Семечкин, горестно прищурясь, взболтал остаток мутной жидкости в бутылке и поставил ее на место.
- Да, ублюдок Павлушин прав! - безутешно вздохнул Кастровский, оперся локтем о стол и с размаху упал щекой на подставленный кулак. - Прав, собака! Нужен балаган, и больше ничего!.. Торжествующий Гусынин, приплясывая, входит в храм искусства... И даже не спрашивает: "Взойтить можна али нет?" Он знает, что ему можна!! И великие тени Сальвини и Мочалова, горестно закрывая руками лица, сходят в небытие со сцены, где будет вертеться на пупе прохвост искусства Гусынин... Кому повем тоску мою?..
- Алеша, презирай! - умолял Семечкин. - Ты все это презирай!
- Ну, я пойду, спокойной ночи, - вставая, сказала Леля.
- Не надо, - попросил Кастровский вдруг так печально, что у Лели недостало духа уйти.
- У нее нежная душа Беатриче, - по секрету сообщил Кастровский баянисту. - Видишь, не ушла. Осталась. Она видит, что мы пьянчужки, но не презирает! Что ж! Я горжусь, что принадлежу к кочевому, высмеиму... нет, высмеимому!.. тьфу!.. высмеиваемому... ну, черт с ним, в общем, к великому и жалкому племени артистов!.. - Он громко перевел дух, уронил голову на руки и устало добавил: - Не очень горжусь... но все-таки горжусь. Что может быть несчастней одинокого актера? Что жальче и беспомощней? Какой-нибудь художник или писатель может запереться в одиночестве в своей башне из моржовой кости и там предаваться восторгам самообольщения, создавая свои творения. И умереть счастливым в грезах о памятнике, который и не подумают ему воздвигнуть потомки. А актер живет, как мотылек, - до вечера! Ему нужен зрительный зал со стульями, и крашеные тряпки декораций, и разноцветные лампочки в рампе, и краски для лица, и еще десяток других актеров... Тогда он может потрясать сердца, подняться во весь рост, вызвать восторг, любовь, благодарность - и все это только до двенадцати часов ночи. В двенадцать кончаются все спектакли, рушится колдовство, и волшебные замки снова превращаются в тряпки, и властитель чувств Макбет, Каварадосси, Демон оборачивается вдруг мещанином с просроченным паспортом. И тогда в отчаянии и страхе перед этим ужасным превращением, по слабости и незащищенности от унижений и подлости окружающей жизни, он тянет дрожащую руку, только что твердо державшую меч Макбета, к стакану на трактирной стойке... И голос, обещавший час назад царице мира надзвездные края, просит налить...

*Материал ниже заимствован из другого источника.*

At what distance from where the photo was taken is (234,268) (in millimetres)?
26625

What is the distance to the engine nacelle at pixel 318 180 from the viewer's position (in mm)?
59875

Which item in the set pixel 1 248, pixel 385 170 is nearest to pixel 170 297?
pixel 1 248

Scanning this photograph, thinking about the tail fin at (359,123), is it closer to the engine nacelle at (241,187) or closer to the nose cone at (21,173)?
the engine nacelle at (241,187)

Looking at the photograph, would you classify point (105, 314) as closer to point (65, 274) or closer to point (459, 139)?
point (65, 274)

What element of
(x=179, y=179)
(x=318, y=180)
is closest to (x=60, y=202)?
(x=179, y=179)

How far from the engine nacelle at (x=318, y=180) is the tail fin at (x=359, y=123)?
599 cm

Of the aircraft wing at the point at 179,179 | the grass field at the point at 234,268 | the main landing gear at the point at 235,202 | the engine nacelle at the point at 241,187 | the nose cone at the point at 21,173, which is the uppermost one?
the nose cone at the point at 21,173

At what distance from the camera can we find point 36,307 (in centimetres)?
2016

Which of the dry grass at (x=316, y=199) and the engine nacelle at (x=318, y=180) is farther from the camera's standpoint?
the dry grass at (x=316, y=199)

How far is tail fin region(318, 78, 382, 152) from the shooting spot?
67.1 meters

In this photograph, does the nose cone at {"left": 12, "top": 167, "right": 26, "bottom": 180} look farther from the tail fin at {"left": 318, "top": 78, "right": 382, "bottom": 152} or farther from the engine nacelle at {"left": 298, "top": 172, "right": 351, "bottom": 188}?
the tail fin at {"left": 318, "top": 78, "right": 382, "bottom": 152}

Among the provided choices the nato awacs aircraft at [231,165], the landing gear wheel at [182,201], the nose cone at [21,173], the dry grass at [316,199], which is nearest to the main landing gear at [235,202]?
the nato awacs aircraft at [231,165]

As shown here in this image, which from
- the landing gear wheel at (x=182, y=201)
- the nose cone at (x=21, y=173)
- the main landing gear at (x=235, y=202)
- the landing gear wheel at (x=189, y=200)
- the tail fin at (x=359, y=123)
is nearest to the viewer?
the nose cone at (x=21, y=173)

- Неправда! Вы так больше не говорите, а то я реветь буду!! Зачем вы так, нарочно? - Леля вцепилась ему в рукав и изо всех сил трясла и дергала, чтобы заставить замолчать.
- От неправды не плачут. Зачем же ты плачешь, дитя?

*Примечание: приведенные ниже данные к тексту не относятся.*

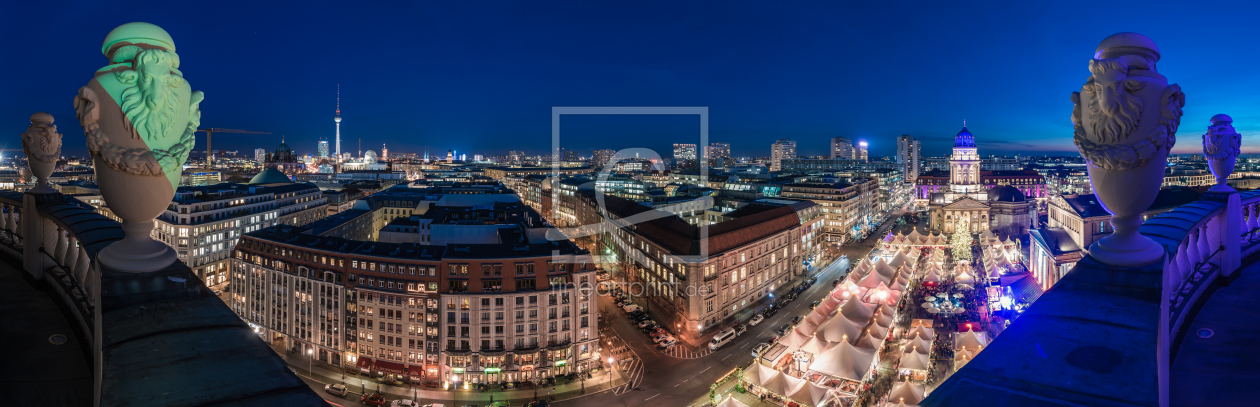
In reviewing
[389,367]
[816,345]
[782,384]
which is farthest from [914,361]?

- Не плачу, а потому что вы нарочно жалобите... Зачем вам теперь-то пить? Вы теперь не мещанин, и никакой подлости больше не будет, вы же знаете!

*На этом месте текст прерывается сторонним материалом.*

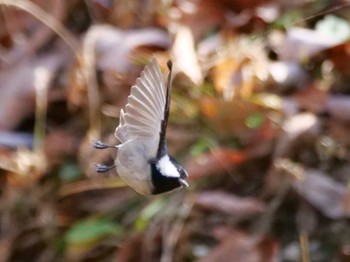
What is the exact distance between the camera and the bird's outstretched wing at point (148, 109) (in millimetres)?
477

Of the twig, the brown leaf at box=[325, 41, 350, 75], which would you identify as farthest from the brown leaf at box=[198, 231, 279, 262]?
the twig

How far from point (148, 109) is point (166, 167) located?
0.11ft

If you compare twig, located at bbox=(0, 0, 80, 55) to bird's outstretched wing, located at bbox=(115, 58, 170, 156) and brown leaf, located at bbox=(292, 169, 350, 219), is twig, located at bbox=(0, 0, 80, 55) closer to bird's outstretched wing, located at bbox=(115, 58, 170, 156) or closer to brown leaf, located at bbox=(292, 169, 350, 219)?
brown leaf, located at bbox=(292, 169, 350, 219)

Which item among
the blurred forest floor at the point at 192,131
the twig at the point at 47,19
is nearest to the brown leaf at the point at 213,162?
the blurred forest floor at the point at 192,131

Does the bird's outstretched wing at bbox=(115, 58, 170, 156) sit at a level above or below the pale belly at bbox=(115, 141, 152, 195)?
above

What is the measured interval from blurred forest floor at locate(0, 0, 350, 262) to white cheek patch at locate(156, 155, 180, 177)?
0.70 m

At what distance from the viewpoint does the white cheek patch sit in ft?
1.54

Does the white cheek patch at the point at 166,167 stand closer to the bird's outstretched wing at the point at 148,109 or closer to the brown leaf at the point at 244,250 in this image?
the bird's outstretched wing at the point at 148,109

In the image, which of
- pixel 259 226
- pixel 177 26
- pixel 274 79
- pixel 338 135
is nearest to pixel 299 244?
pixel 259 226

- Ах, девочка со светлыми слезинками! Вы думаете: вот отсталый старорежимный актер расхныкался по пьяной лавочке.
Он ударил себя в грудь кулаком и вдруг с подъемом продекламировал:
От ликующих, праздно болтающих,
Обагряющих руки в крови
Уведи меня в стан погибающих
За великое дело любви!
Перевел дух и хрипло и мрачно сказал:
- Вот что я читал под музыку... И верил всем сердцем... и студенты меня вынесли на руках... Недалеко, но вынесли. Я свято верил. И вот я читаю "Сакья-Муни", и меня еле слушают, а Гусынин пожинает свои гнусные лавры. И этим людям мы должны будем теперь играть! Нет, это не те, кто погибали за великое дело, не святые интеллигенты, не рабочие с Пресненских баррикад. Это - Расея, темная, окопная, крестьянская - на кой ей черт Шекспиры и Чайковские... А впрочем, идите спать, милая, не детское дело слушать такие вещи... Все обойдется. Мы отработаем паек и уедем в другое место, где тоже будем никому не нужны...
- Вы тот раз так хорошо читали, на концерте, - сказала Леля. - А Гусынин - это просто пакость!